Po dwóch dniach od przybycia Karola do Doliny Wiśni obaj chłopcy udają się do karczmy Jossiego, którego nazywano Złotym Kogutem. Następnie przychodzą też do Zagrody Tulipanów, by odwiedzić Sofię, która opiekowała się białymi gołębiami. Podczas rozmowy z nią Jonatan dowiaduje się, że kraina, w której się znaleźli, nie jest do końca taka bajeczna i radosna, gdyż od dłuższego czasu uwikłana jest w podziemną walkę z Tengilem – tyranem, który zajmował Dolinę Dzikich Róż. W jego szeregach najprawdopodobniej działa jakiś szpieg, który donosi o poczynaniach w obozie przeciwników i morduje gołębie.
Jonatan postanawia zaangażować się w walkę i samotnie udaje się do Doliny Dzikich Róż. W obozie wroga przetrzymywany jest Orwar. Karol – przekonany, że szpiegiem jest łucznik Hubert – postanawia pójść za bratem. Niespodziewanie jednak podczas pierwszego noclegu atakują ich wilki, a ratunek niesie im właśnie nie kto inny jak Hubert.
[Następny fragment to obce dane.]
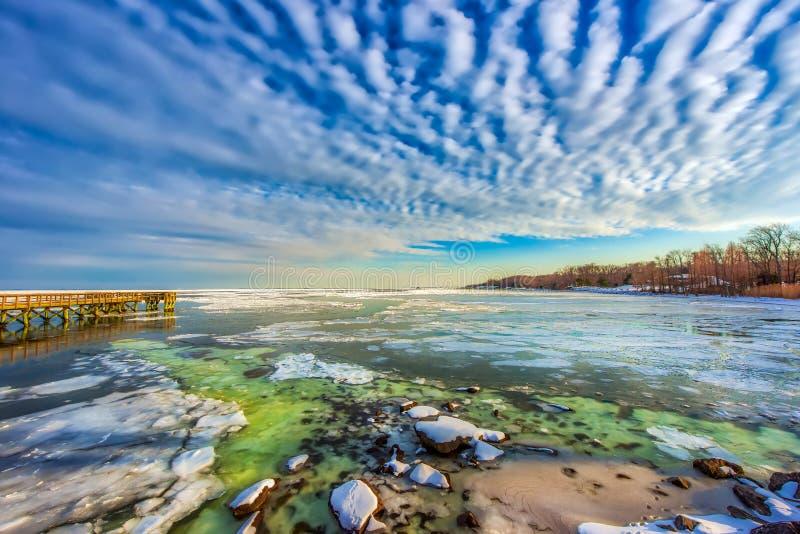 Замороженный чесапикский залив во время последней осени стоковые фото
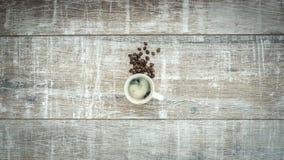Анимация механизма прерывного действия кофейных зерен преобразования свежих зажаренных в духовке к чашке кофе, uhd, 4K акции видеоматериалы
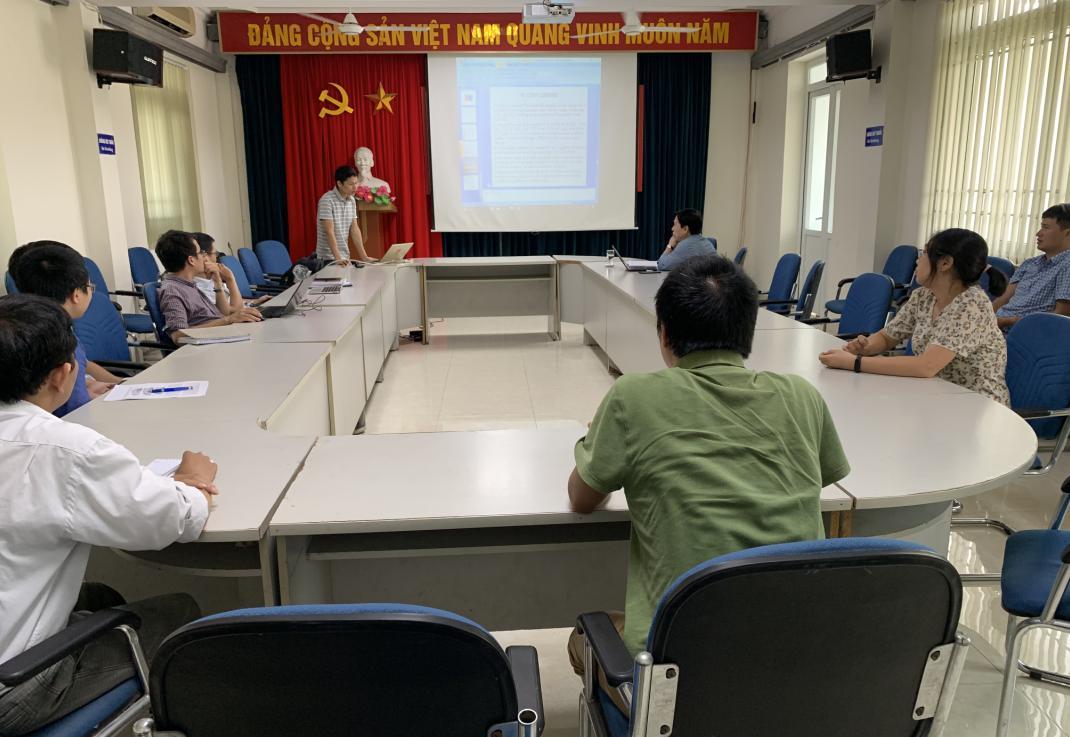 Đoàn thanh niên Viện Khoa học và Kỹ thuật hạt nhân chuẩn bị báo cáo cho Hội nghị Khoa học và công nghệ hạt nhân cán bộ trẻ ngành năng lượng nguyên tử lần thứ VI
Karol przebywając teraz w grocie, słyszy rozmowę jednego z żołnierzy Tengila z karczmarzem Jossim. Dowiaduje się więc, kto jest prawdziwym zdrajcą. Przypadkowo również chłopiec podczas ucieczki przed ludźmi Tengila, trafia do domu staruszka Mateusza. Jak się okazuje tutaj ukrywa się również Jonatan. Mateusz natomiast jako przywódca dowodzi walecznymi oddziałami podziemia. Dzięki niemu bracia uczą się zwodzić strażników Tengila, aż do wypuszczenia się w dalszą drogę. Po opuszczeniu domu Mateusza Jonatan opowiada młodszemu bratu o straszliwej smoczycy Katli, która poddawała się jedynie Tengilowi. To w jej grocie przetrzymywano właśnie Orwara.
W końcu bracia uwalniają wodza Orwara i odwożą go do Mateusza, u którego cały oddział zbiera swe siły i przygotowuje się do ostatecznego starcia.
W ostatniej bitwie śmierć ponosi niestety wielu mieszkańców Nangijali. Jonatan jednak przejmuje róg Tengila i za jego pomocą tak kieruje smoczycą, by ta powaliła ostatecznie tyrana. Bitwa kończy się zwycięstwem partyzantów. Katla wpada do rzeki i zostaje pobita przez przeciwnika. Zatrute płomienie, jakie z siebie wypuszcza, paraliżują jednak ciało Jonatana. Chłopiec powoli umiera, wcześniej zapowiadając Karolowi, że udaje się właśnie teraz do zaczarowanej krainy Nangilimy. Karol pragnie udać się tam razem z nim, więc obaj decydują się skoczyć w przepaść.